“Cultura” es una palabra con la que solemos aludir a lo que concierne a la creación, producción y difusión de las artes, pero ese es un sentido restringido del término, que tiene también un significado amplio, mucho más amplio, que se refiere a todo lo que resulta de la acción conformadora y finalista del hombre. Así definía “cultura”, en este sentido amplio, nuestro filósofo Jorge Millas, de manera que cultura son, por ejemplo, las ciudades en que vivimos, las carreteras que construimos, las catedrales que levantamos, las comidas que preparamos, la bicicleta en la que paseamos, la caña que utilizamos para pescar, el telescopio con que observamos el cosmos, internet.
Otro filósofo del Derecho, Gustav Radbruch, explicó ese sentido amplio de “cultura” de una manera breve, exacta y bella: todo lo que hombres y mujeres han sido capaces de colocar entre el polvo y las estrellas. Así, unas flores, mientras permanecen en la planta que les dio vida, son un producto natural, pero pasan a ser uno de tipo cultural si alguien las corta y ata con una cinta para regalarlas a otra persona.
El lenguaje es también un producto cultural, algo conformado humanamente con la finalidad de expresarnos y comunicarnos con los demás. Producto cultural el lenguaje, cuando este se empobrece o se degrada —se empobrece por su pérdida o se degrada por su mal uso—, la cultura de un país corre la misma suerte.
Con las palabras damos nombre a las cosas, de modo que si perdemos palabras lo que perdemos son las cosas que designábamos con ellas. Perder palabras es perder cosas, o sea, partes de la realidad, y el empobrecimiento de nuestro lenguaje trae consigo que percibamos y demos cuenta de una realidad también empobrecida. La educadora Mabel Condemarín se preguntaba cuál de dos personas percibe y transmite mayor realidad si puestas ambas frente a una gran abundancia de árboles, una de ellas exclama: “¡Qué lindo bosque!”; mientras la otra dice: “¡Qué hermosos eucaliptus, peumos, boldos y quillayes tengo a la vista!”.
Otro tipo de daño se causa al lenguaje cuando lo empleamos de manera brusca, altisonante, grosera, combativa, como si las palabras reemplazaran a las armas que querríamos llevar en las manos para ir al ataque de nuestros rivales en creencias, ideas o modos de vida.

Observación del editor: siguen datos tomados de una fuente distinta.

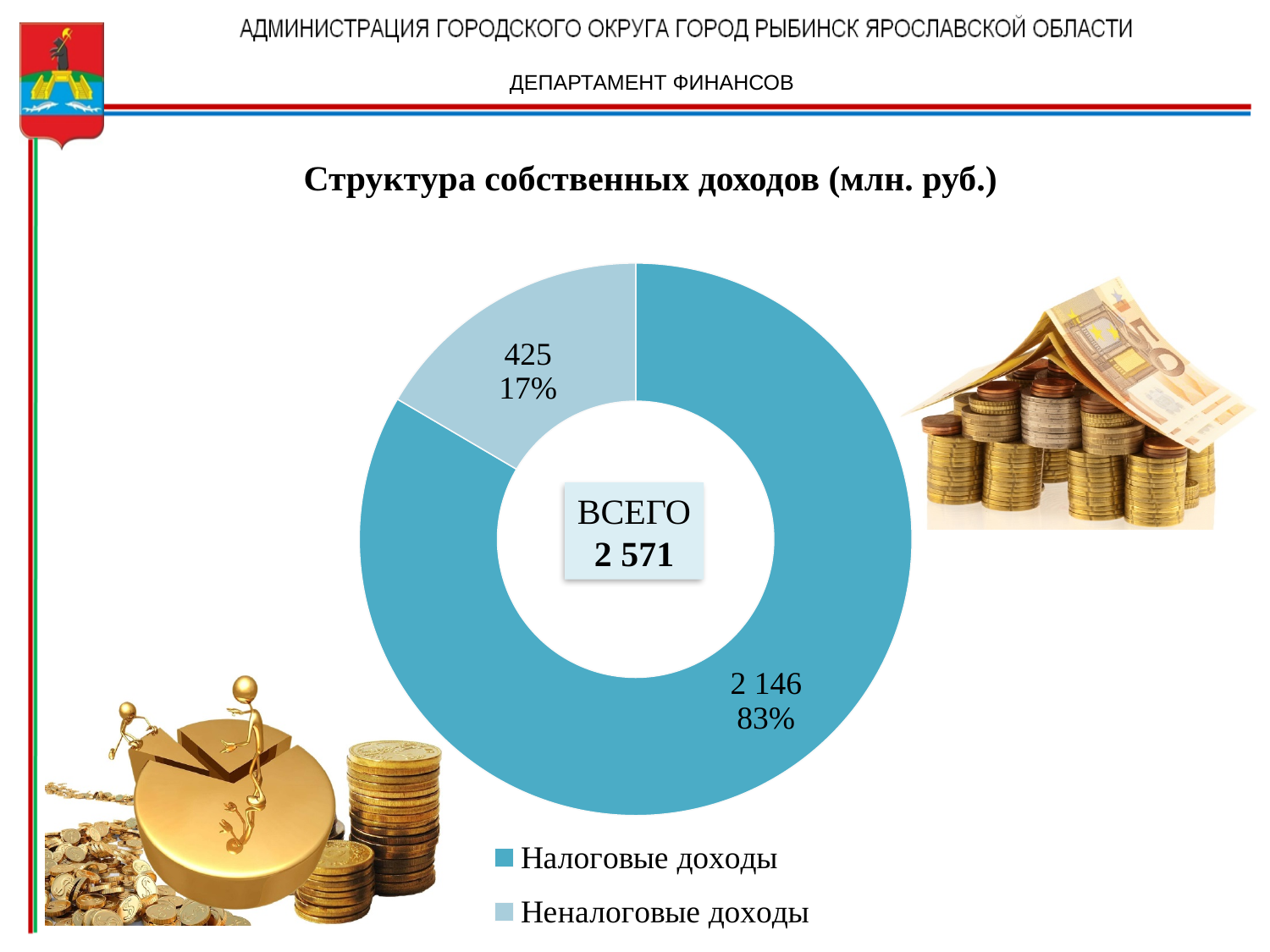
What is the title of the chart? Структура собственных доходов (млн. руб.) Which category has the smallest slice? Неналоговые доходы Which is larger, Налоговые доходы or Неналоговые доходы? Налоговые доходы What kind of chart is shown on the slide? Pie chart (doughnut) What share of the pie does Налоговые доходы take? 83% Which category has the largest slice? Налоговые доходы What total (ВСЕГО) is shown in the centre of the chart? 2 571 How many categories does the pie chart have? 2 What is the value for Налоговые доходы? 2 146 What is the difference between Налоговые доходы and Неналоговые доходы? 1 721 What is the value for Неналоговые доходы? 425 What share of the pie does Неналоговые доходы take? 17%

Descuidar el lenguaje no es aquí pérdida de este, sino su uso como arma arrojadiza que lanzar a la cara de quienes queremos descalificar, ofender, dejar por los suelos, aplastar y, en fin, lesionar en su dignidad, ese parejo valor que los humanos nos reconocemos intersubjetivamente unos a otros como resultado de un proceso civilizatorio que ha tomado milenios.
Al lenguaje de la política le han pasado ambas cosas —empobrecerse y degradarse—, y he ahí una de las causas del desprestigio de muchos de los que utilizan ese lenguaje, un desprestigio que partió por los políticos, siguió con la actividad política y que podría continuar con algo todavía peor: el desprestigio de la democracia como forma de hacer política. Paremos entonces a tiempo.
Cuando el lenguaje se empobrece, es perjudicada la realidad, mientras que cuando se degrada, lo son las personas, y si bien deberíamos evitar tanto su empobrecimiento como su degradación, esta última debería ser prioridad a la hora de evitarla.
Buen trato, exigieron a viva voz los movimientos sociales a partir de 2019, y quiero creer que era una demanda dirigida no solo a los agentes públicos y privados con los cuales nos relacionamos habitualmente, sino a todas las personas con que nos vinculamos a diario. Es probable que la pandemia —cuyos efectos neurológicos todavía desconocemos— esté haciendo lo suyo en favor de la ira, el destemple, la agresividad, la desmesura, el estruendo, la procacidad, el insulto y el mal trato, y, si así fuera, deberíamos preocuparnos por nuestro lenguaje tanto como lo hacemos con la posibilidad de contagiarnos con el virus infeccioso y mortal que ataca a nuestros cuerpos. Tal vez necesitemos usar una mascarilla imaginaria para preservar y contener nuestras palabras.
“Cuestión de palabras”, solemos decir para sacarnos el pillo por el empobrecimiento y degradación de nuestro lenguaje, pero ya sabemos que no se trata solo de una cuestión de palabras.